What you will do:
(a) In the passage on US second-quarter GDP, copy everything from "The US second" down to "quarters of growth.", substituting "came to a standstill" for "ground to a halt".
(b) According to the passage on US second-quarter GDP, what was the previous record quarterly decline?

Provided passage:
>>
The US second quarter GDP saw growth contracting by 32.9% which was the sharpest quarterly decline on record since data were made available in 1947. The previous record was a 10% decline in 1Q 1958.
The worst of the 2Q contraction was in April when economic activities ground to a halt as lockdown measures to contain the coronavirus (COVID-19) from social distancing, travel restrictions, “stay-home orders” and border closures exacted a heavy toll. Private consumption expenditure bore the brunt of the drastic decline while the dips in business and residential investments added to the shrinkage. Business spending had plummeted at a faster decline of -27% from - 6.7% in 1Q. Residential investments also dived by -38.7% in 2Q after three strong quarters of growth.
The positives were from government fiscal stimulus and net exports which helped cushion the 2Q growth destruction. The biggest contributor to seasonally adjusted annualized rate (SAAR) GDP or headline GDP had come from federal spending which surged 39.7% as government pandemic assistance payments were distributed to households and businesses. Net exports of goods and services added 0.68 percentage points to the change in headline GDP even though exports fell 64.1%. The positive contribution was due to the bigger offset from imports which recorded a smaller decline (-53.4%) versus that of exports.
<<
Material provided:
>>
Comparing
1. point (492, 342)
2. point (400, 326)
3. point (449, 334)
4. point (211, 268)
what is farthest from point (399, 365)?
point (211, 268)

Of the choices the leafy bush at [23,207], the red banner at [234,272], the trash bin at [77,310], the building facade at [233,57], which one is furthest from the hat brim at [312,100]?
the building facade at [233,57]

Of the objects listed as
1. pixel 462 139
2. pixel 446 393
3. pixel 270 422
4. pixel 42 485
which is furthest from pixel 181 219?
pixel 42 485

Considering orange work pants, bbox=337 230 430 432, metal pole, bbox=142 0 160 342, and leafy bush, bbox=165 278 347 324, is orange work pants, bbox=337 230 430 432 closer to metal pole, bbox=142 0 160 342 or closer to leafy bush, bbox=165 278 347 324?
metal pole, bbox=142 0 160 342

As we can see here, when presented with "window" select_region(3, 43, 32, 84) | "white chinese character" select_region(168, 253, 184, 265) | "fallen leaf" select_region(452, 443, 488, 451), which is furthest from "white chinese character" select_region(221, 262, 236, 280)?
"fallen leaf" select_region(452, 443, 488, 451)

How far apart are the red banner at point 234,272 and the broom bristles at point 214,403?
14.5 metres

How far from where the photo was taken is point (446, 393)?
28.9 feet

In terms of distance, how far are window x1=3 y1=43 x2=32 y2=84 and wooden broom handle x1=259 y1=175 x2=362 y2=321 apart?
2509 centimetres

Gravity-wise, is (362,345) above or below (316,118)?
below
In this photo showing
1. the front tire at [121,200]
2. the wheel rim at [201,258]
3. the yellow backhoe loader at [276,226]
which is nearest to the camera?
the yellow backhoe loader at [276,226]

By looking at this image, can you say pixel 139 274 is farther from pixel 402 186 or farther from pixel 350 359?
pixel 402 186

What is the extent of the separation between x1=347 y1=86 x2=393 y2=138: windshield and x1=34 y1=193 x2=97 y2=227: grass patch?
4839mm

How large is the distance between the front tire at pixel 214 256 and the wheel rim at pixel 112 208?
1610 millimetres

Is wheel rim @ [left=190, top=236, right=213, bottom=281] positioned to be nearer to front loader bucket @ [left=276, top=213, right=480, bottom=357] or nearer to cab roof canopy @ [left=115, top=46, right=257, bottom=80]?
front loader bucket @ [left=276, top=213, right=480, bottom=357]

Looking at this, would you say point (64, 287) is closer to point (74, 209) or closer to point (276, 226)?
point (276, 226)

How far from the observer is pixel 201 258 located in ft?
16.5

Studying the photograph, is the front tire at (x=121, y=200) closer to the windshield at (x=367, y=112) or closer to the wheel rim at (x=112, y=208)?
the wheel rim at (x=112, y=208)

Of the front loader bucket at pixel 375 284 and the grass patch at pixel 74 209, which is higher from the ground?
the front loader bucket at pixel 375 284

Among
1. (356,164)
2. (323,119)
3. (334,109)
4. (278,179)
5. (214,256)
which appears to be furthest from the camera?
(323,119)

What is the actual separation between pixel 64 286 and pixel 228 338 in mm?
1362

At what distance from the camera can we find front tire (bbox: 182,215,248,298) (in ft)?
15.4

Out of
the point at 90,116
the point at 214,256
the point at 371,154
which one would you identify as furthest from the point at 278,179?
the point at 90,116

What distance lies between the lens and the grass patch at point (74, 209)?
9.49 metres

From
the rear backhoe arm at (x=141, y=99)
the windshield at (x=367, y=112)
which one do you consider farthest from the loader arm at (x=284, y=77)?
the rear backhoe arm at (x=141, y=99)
<<
>>
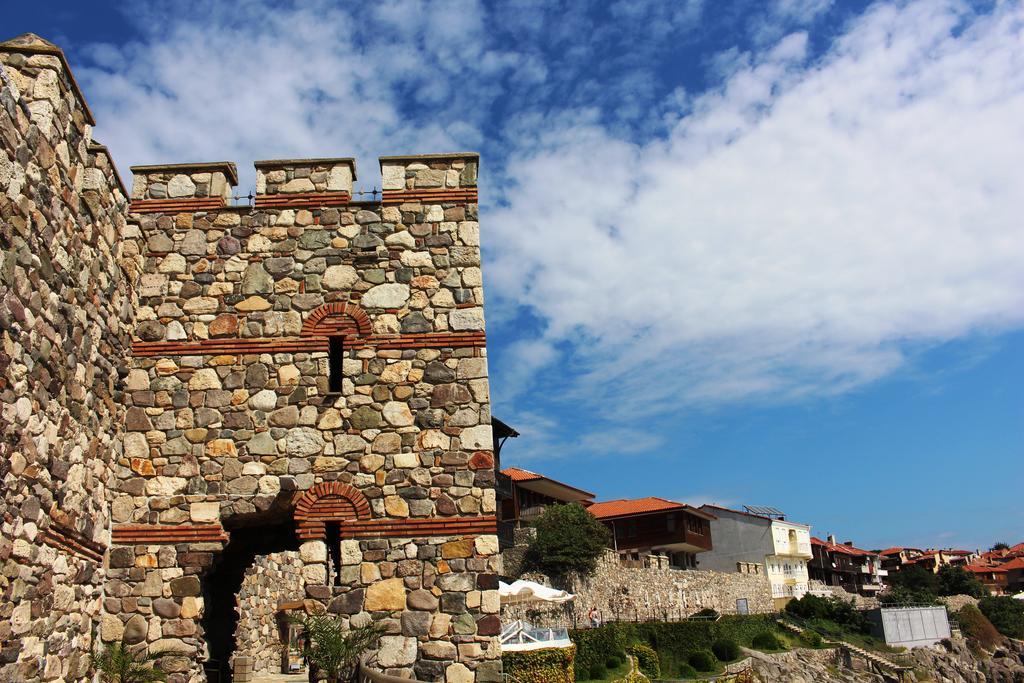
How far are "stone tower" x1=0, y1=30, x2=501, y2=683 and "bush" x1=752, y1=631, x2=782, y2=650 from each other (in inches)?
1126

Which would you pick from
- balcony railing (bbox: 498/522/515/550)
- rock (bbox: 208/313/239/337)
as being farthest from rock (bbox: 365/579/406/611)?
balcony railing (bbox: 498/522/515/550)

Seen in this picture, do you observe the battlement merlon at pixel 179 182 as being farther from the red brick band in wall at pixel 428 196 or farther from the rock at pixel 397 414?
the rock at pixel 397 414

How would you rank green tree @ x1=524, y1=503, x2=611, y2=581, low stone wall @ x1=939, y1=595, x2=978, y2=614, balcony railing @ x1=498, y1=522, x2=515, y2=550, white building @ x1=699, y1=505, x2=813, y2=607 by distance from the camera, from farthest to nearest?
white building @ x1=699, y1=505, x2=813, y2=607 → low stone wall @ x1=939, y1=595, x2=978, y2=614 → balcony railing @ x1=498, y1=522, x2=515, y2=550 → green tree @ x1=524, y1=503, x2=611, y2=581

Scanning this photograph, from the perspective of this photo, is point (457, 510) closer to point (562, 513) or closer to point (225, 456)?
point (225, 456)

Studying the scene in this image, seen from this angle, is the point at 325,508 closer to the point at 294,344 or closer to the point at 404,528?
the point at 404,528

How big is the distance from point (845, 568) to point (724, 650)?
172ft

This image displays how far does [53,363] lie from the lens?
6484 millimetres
<<
Numbered answers:
(a)
The US second quarter GDP saw growth contracting by 32.9% which was the sharpest quarterly decline on record since data were made available in 1947. The previous record was a 10% decline in 1Q 1958.
The worst of the 2Q contraction was in April when economic activities came to a standstill as lockdown measures to contain the coronavirus (COVID-19) from social distancing, travel restrictions, “stay-home orders” and border closures exacted a heavy toll. Private consumption expenditure bore the brunt of the drastic decline while the dips in business and residential investments added to the shrinkage. Business spending had plummeted at a faster decline of -27% from - 6.7% in 1Q. Residential investments also dived by -38.7% in 2Q after three strong quarters of growth.

(b) A 10% decline in 1Q 1958.